January 4, 2015

Kumu Hula Mana

 

I travelled to the Big Island of Hawaii to celebrate a personal anniversary. I met some amazing people, learned the Hula and conquered a massive fear. I swam in the Ocean. As a kid, I failed the intro "yellow" swimming lessons twice because I was skinny, the water was too cold, and splashing sent me into a panic attack. My lips turned blue and I'd cry, which gave me a free pass to sit next to the kid who also didn't have to swim because he had leukemia. So... this is something I have struggled with my entire life.

But for some reason, after a few days on the beach and with gentle encouragement from a friend who is a reincarnated baby seal, I pushed aside my drowning experiences in this life and the past, and figured out how to tread water. In the Ocean.

I even had an awkward moment or two that passed by without much notice. A fish decided to swim between my legs. Trust, it was gross, but I didn't scream. I also got slapped by a powerful wave that took my bikini top right off, which I always thought was a fictitious scenario in a Spring Break comedy, but nope. The Ocean is a saucy bitch.

I'm still reeling at how simple and natural this action felt, this thing that always crippled me with fear. Which has me wondering, when I feel connected to myself and I'm living in the present, what else could I be capable of? It's a delicious thought.

Kuhi no ka lima, hele no ka maka - Where the hands move, there let the eyes follow.
A beautiful woman talked to me about the spirit behind Hula - the connection to nature, the practice of praying over your flowers, keeping positive thoughts, and taking your troubles to the water for cleansing. Kuhi no ka lima, hele no ka maka required me to be present, to accept what was given and let go of what had past. That can be so hard for a creative living in her head, anticipating the next 100 moves, but my default methods have never brought me a peaceful feeling.

This trip was very challenging, as any good Quest will be, and I am certain that I matched the Ocean tear for salty tear, or at least I tried. This island is magical. It has changed me.
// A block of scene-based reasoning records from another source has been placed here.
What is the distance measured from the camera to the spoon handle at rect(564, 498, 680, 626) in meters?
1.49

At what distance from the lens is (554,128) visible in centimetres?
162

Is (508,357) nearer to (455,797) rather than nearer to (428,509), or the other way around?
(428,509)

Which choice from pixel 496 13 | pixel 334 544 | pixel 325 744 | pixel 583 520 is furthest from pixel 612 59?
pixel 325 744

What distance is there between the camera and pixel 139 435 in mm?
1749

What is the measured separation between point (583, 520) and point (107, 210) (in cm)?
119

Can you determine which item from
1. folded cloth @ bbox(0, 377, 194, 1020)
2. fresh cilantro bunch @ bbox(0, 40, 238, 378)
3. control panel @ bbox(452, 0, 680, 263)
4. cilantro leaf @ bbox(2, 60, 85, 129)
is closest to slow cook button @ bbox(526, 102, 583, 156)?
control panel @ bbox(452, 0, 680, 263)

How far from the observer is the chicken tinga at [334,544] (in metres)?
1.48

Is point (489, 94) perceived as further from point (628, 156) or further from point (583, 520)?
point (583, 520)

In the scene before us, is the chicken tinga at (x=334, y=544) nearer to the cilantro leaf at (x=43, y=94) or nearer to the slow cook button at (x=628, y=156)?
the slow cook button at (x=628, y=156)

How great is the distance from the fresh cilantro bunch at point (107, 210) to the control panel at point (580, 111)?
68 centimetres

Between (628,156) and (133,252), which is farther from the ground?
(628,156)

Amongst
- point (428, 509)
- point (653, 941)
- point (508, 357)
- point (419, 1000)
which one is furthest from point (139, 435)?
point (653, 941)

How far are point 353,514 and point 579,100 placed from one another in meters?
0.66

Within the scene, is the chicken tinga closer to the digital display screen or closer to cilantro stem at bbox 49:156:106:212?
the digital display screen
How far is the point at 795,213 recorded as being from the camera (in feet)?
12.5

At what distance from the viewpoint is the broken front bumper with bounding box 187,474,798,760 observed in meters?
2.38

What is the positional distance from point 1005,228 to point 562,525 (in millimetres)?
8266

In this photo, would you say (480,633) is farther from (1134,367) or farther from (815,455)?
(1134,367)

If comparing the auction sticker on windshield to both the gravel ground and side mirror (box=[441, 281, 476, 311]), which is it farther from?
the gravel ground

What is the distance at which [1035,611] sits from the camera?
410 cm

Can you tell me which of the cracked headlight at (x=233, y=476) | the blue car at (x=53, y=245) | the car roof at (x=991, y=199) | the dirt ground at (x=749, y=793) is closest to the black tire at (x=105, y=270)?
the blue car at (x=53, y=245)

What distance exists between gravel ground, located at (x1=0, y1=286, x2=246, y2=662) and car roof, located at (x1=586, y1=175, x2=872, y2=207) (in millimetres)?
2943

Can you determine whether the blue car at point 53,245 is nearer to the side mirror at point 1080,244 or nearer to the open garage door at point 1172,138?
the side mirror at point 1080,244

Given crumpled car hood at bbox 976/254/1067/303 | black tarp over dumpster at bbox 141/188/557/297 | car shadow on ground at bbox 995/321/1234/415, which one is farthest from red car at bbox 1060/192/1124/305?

The creative process can pull us into the fantasy world we create and it's so important to be grounded, to experience life fully and be awake. Otherwise, what can we share with others? What stories can we possibly weave when we are so removed from life that it barely scratches our surface?

I don't think you need to travel far, but you do need to step into the unknown, get your feet into the earth, hold some rocks, talk to strangers, and be willing to be broken open and have your familiar fall to pieces. 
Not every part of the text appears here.